How heat affects a transistor ?

Discussion in 'General Electronics Chat' started by Tree1, Mar 8, 2012.

  1. Tree1

    Thread Starter Member

    Nov 30, 2010
    46
    0
    Can the pulse width of an output signal of transistor change if the transistor is placed in a very hot environment ? If possible, please explain.
     
  2. electronis whiz

    Well-Known Member

    Jul 29, 2010
    519
    27
    check out this link. http://hyperphysics.phy-astr.gsu.edu/hbase/electronic/transtemp.html
    i just glanced at this it is a bit hard to understand at least for me. if i understand corectly though the heat causes an increase in current in the trigering probably base lead thus reslts in an increse in current flowing from the emiter to colector. i t would seem to me if my understanding is corect and this article is corect you could see some fales pulse outputs caused by a slight volatage occouring because of the temperate. normaly transistors depending on the load are heat sinked to prevent isues and from cooking them selves. also when soldering you should heat sink them with a small pliers or transistor clip. hope this helps. also chack this link for further info https://www.google.com/#hl=en&outpu....,cf.osb&fp=fb2e33546f0a907c&biw=1280&bih=855. i have never delt with this before so hopfully sombody that has can help also.
     
  3. srinivas@adroit

    New Member

    Feb 4, 2012
    8
    0
    Transistor made by semiconductor, so silicon is positive co-efficient temperature depended one.

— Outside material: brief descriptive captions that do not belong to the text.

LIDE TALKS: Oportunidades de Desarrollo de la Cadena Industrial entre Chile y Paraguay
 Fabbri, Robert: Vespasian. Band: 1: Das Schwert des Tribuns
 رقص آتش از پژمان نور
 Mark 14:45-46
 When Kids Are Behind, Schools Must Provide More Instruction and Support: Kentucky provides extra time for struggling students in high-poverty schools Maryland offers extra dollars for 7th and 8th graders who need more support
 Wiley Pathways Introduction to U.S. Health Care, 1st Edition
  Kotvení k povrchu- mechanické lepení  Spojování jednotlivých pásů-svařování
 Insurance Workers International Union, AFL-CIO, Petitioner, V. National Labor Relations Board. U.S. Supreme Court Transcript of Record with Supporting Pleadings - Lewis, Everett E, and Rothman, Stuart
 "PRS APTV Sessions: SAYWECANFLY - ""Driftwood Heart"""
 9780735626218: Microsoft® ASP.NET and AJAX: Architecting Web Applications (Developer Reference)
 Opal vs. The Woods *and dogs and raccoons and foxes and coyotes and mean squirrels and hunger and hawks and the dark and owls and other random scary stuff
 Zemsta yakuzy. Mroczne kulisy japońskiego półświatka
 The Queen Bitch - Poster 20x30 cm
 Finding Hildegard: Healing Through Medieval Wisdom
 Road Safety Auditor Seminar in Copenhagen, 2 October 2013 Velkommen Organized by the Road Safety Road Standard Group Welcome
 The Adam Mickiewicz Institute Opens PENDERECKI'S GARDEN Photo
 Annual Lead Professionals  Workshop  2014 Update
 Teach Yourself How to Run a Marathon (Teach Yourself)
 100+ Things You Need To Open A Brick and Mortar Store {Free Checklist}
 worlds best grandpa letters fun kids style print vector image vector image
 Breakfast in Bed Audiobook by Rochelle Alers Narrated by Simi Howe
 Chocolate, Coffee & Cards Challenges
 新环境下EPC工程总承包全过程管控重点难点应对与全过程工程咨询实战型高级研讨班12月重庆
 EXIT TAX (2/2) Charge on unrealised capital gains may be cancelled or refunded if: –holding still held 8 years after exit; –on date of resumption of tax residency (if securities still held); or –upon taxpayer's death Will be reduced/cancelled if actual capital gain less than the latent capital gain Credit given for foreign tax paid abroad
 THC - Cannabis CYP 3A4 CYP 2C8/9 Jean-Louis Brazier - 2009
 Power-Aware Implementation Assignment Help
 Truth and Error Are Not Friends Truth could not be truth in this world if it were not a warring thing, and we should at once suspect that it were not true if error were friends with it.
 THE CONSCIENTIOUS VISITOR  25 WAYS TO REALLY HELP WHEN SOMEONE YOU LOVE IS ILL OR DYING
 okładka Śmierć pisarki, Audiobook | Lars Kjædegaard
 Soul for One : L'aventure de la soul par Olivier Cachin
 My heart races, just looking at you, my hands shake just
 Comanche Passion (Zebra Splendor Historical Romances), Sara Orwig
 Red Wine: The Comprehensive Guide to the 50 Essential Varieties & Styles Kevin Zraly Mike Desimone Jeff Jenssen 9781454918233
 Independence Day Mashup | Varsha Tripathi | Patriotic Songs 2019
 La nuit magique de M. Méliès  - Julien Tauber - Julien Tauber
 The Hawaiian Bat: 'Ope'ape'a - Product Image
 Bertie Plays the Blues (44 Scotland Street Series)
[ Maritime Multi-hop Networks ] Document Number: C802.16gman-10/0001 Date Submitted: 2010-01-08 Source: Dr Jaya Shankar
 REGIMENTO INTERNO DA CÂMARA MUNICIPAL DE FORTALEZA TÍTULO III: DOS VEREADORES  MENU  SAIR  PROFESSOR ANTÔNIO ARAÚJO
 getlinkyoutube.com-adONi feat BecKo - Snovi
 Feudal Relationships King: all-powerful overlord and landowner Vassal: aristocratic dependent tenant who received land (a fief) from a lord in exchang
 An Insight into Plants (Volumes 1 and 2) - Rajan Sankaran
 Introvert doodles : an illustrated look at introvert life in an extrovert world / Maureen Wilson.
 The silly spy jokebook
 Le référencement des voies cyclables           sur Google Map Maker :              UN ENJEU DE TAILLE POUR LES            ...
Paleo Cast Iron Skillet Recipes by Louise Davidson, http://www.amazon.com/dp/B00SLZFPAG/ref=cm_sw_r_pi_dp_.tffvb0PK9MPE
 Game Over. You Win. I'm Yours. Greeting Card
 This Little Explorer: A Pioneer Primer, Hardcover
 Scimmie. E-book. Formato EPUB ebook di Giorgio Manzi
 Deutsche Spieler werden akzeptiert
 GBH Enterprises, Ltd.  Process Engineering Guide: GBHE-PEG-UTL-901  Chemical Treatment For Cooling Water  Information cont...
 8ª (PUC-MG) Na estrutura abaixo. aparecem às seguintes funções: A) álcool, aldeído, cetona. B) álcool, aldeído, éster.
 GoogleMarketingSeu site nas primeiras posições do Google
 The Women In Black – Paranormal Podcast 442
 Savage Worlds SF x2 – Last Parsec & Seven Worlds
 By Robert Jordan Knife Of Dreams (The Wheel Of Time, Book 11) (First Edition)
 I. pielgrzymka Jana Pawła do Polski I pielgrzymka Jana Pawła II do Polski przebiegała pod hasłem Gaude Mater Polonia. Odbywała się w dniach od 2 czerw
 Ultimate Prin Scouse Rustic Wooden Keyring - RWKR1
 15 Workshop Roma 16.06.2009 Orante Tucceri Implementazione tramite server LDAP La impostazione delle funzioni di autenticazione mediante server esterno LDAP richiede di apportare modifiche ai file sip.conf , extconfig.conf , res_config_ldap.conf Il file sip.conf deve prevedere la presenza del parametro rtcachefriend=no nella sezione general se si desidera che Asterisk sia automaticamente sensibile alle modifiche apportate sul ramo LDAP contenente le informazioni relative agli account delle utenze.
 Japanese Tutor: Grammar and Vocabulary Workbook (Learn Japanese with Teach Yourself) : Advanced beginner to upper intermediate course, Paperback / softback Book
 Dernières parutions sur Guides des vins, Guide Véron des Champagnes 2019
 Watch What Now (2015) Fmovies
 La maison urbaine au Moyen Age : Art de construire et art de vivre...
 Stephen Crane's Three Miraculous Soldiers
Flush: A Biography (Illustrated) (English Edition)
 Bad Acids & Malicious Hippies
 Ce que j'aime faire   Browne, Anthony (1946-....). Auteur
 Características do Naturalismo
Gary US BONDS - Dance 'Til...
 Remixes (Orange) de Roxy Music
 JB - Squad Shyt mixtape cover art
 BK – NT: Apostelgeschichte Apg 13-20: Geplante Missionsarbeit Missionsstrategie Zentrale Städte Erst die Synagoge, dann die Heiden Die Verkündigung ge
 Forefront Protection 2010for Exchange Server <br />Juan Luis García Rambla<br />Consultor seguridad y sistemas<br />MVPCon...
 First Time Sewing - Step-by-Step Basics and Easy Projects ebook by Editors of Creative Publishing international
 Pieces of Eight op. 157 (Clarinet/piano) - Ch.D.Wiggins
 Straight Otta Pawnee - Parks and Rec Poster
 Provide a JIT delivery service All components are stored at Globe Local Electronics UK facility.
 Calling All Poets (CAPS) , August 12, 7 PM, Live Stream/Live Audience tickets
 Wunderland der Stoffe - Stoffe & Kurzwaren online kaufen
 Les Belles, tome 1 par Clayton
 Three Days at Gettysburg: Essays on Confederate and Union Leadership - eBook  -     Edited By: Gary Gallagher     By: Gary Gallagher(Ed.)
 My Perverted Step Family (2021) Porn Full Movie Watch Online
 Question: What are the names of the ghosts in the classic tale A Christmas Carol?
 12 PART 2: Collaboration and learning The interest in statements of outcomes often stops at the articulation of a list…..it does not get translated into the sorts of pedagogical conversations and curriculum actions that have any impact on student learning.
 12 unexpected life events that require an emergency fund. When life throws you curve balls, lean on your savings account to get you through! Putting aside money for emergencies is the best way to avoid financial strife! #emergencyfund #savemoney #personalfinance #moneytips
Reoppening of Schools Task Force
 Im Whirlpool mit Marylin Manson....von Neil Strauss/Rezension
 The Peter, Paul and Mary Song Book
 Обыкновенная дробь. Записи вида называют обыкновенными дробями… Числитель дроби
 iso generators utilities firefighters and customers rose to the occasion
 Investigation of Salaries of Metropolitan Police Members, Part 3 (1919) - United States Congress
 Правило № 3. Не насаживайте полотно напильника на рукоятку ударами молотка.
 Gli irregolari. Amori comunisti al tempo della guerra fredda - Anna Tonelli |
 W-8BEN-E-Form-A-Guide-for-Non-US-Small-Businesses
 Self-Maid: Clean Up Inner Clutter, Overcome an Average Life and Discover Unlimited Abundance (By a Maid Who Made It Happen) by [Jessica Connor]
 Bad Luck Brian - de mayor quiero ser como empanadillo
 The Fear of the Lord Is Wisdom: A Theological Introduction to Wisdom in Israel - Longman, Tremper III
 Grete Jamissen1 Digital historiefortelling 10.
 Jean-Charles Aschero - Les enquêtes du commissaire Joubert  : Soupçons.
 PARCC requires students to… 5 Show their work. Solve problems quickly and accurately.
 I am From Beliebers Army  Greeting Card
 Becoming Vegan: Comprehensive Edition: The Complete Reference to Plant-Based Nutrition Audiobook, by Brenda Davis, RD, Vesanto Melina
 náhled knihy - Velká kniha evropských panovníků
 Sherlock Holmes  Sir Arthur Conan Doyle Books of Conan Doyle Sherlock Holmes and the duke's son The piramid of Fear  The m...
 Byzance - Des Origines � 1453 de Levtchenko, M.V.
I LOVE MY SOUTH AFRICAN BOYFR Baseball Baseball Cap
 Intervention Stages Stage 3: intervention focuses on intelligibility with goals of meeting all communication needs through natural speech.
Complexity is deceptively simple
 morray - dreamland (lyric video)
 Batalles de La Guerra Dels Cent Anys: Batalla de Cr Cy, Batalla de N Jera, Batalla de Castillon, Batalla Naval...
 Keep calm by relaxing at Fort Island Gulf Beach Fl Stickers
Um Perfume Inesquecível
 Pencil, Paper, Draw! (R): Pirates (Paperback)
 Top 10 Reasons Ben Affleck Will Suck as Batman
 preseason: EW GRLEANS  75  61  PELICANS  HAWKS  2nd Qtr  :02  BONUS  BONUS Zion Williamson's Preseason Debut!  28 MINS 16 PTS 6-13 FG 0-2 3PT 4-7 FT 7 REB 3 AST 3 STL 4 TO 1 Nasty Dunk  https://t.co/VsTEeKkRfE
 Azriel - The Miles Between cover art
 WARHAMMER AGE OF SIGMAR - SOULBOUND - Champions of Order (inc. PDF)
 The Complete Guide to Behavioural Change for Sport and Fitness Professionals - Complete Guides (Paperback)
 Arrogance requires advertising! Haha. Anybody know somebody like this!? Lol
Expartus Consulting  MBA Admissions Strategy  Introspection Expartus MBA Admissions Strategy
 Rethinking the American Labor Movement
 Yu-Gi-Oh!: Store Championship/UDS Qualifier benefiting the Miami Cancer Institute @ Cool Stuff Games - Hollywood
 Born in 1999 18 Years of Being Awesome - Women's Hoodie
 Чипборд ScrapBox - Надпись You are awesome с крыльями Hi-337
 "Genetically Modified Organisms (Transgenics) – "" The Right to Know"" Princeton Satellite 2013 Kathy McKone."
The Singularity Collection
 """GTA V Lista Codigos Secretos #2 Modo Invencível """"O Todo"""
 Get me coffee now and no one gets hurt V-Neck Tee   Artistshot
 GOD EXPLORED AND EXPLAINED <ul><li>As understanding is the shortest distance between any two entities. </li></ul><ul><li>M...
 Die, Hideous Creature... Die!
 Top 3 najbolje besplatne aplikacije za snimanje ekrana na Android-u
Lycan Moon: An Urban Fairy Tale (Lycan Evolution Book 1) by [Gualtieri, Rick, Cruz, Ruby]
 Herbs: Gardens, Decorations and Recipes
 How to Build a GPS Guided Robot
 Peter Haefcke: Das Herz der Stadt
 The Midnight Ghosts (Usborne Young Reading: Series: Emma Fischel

So temperature affect the transistor operation.

    Thank you !!!
     
  4. srinivas@adroit

    New Member

    Feb 4, 2012
    8
    0

    Transistor made by semiconductor, so silicon is positive co-efficient temperature depended one. So temperature affect the transistor operation.

    Thank you !!! :)
     
  5. Tree1

    Thread Starter Member

    Nov 30, 2010
    46
    0
    Thank you guys for your information.
     
  6. Wendy

    Moderator

    Mar 24, 2008
    20,766
    2,536
    Have you studied thermal runaway yet? The basic two resistor BJT circuit is very vulnerable to this. Heat causes the transistor to turn on a little, which can cause more current, which heats the transistor even more, and so on.

    The reason the classic 4 resistor transistor circuit exists is to clamp down on this. It is not the only electronic circuit that has this problem, poorly designed LED circuits can do it to, though with just a little care it isn't a problem.